К нам не дошло время то, в коем председала
Над всем мудрость и венцы одна разделяла,
Будучи способ одна к высшему восходу.
Златой век до нашего не дотянул роду;
Гордость, леность, богатство — мудрость одолело,
Науку невежество местом уж посело,
Под митрой гордится то, в шитом платье ходит,
Судит за красным сукном, смело полки водит.
Наука ободрана, в лоскутах обшита,
Изо всех почти домов с ругательством сбита;
Знаться с нею не хотят, бегут ея дружбы,
Как, страдавши на море, корабельной службы.
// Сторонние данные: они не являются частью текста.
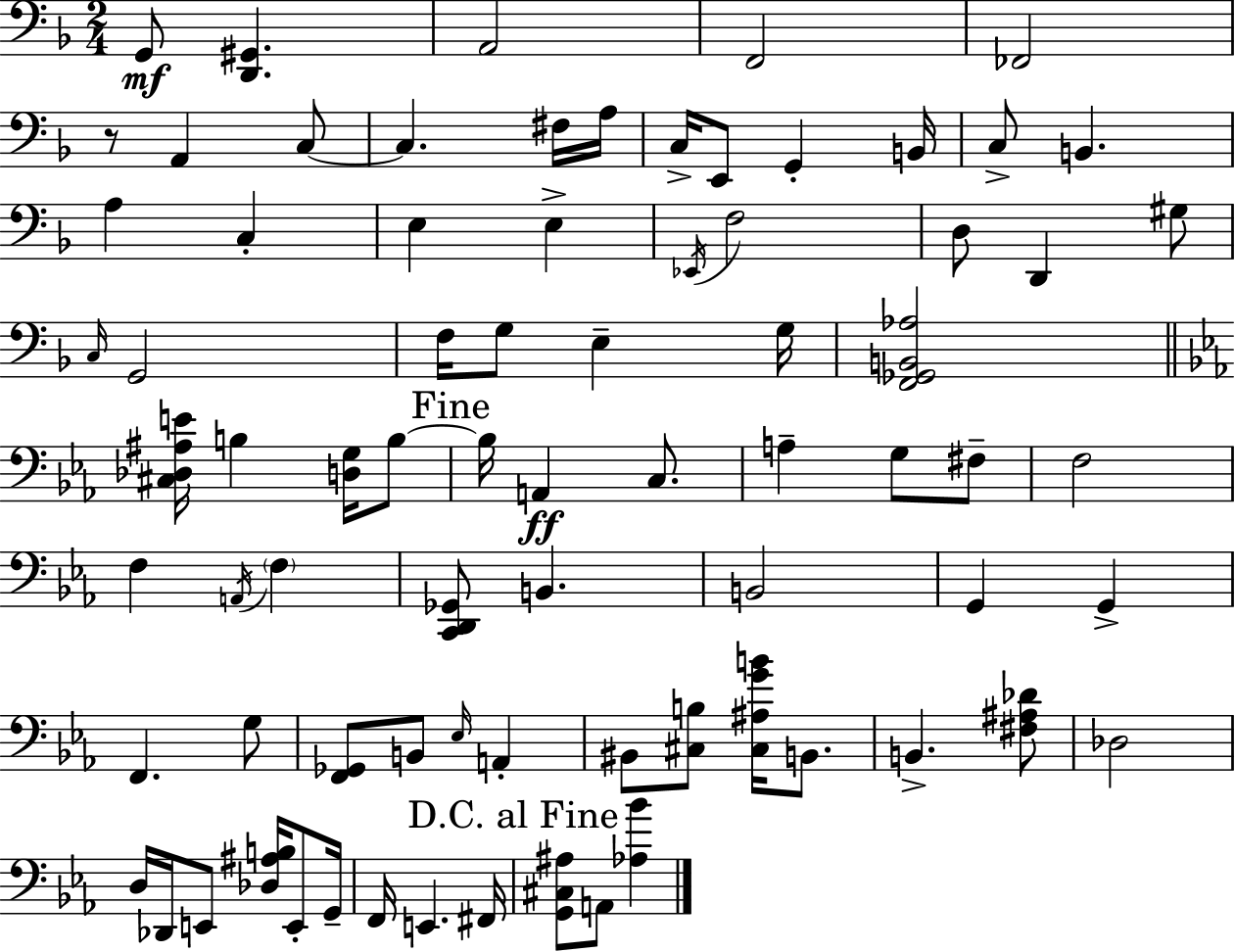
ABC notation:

X:1
T:Untitled
M:2/4
L:1/4
K:Dm
G,,/2 [D,,^G,,] A,,2 F,,2 _F,,2 z/2 A,, C,/2 C, ^F,/4 A,/4 C,/4 E,,/2 G,, B,,/4 C,/2 B,, A, C, E, E, _E,,/4 F,2 D,/2 D,, ^G,/2 C,/4 G,,2 F,/4 G,/2 E, G,/4 [F,,_G,,B,,_A,]2 [^C,_D,^A,E]/4 B, [D,G,]/4 B,/2 B,/4 A,, C,/2 A, G,/2 ^F,/2 F,2 F, A,,/4 F, [C,,D,,_G,,]/2 B,, B,,2 G,, G,, F,, G,/2 [F,,_G,,]/2 B,,/2 _E,/4 A,, ^B,,/2 [^C,B,]/2 [^C,^A,GB]/4 B,,/2 B,, [^F,^A,_D]/2 _D,2 D,/4 _D,,/4 E,,/2 [_D,^A,B,]/4 E,,/2 G,,/4 F,,/4 E,, ^F,,/4 [G,,^C,^A,]/2 A,,/2 [_A,_B]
Все кричат: «Никакой плод не видим с науки,
Ученых хоть голова полна — пусты руки».

Коли кто карты мешать, разных вин вкус знает,
Танцует, на дудочке песни три играет,
Смыслит искусно прибрать в своем платье цветы,
Тому уж и в самые молодые леты
Всякая высша степень — мзда уж невелика,
Семи мудрецов себя достойным мнит лика.
«Нет правды в людях, — кричит безмозглый церковник, —
Еще не епископ я, а знаю часовник,
Псалтырь и послания бегло честь умею,
В Златоусте не запнусь, хоть не разумею».
Воин ропщет, что своим полком не владеет,
Когда уж имя свое подписать умеет.
Писец тужит, за сукном что не сидит красным,
Смысля дело набело списать письмом ясным.
Обидно себе быть, мнит, в незнати старети,
Кому в роде семь бояр случилось имети
И две тысячи дворов за собой считает,
Хотя в прочем ни читать, ни писать не знает.

Таковы слыша слова и примеры видя,
Молчи, уме, не скучай, в незнатности сидя.
Бесстрашно того житье, хоть и тяжко мнится,
Кто в тихом своем углу молчалив таится;
Коли что дала ти знать мудрость всеблагая,
Весели тайно себя, в себе рассуждая
Пользу наук; не ищи, из ясняя тую,
Вместо похвал, что ты ждешь, достать хулу злую.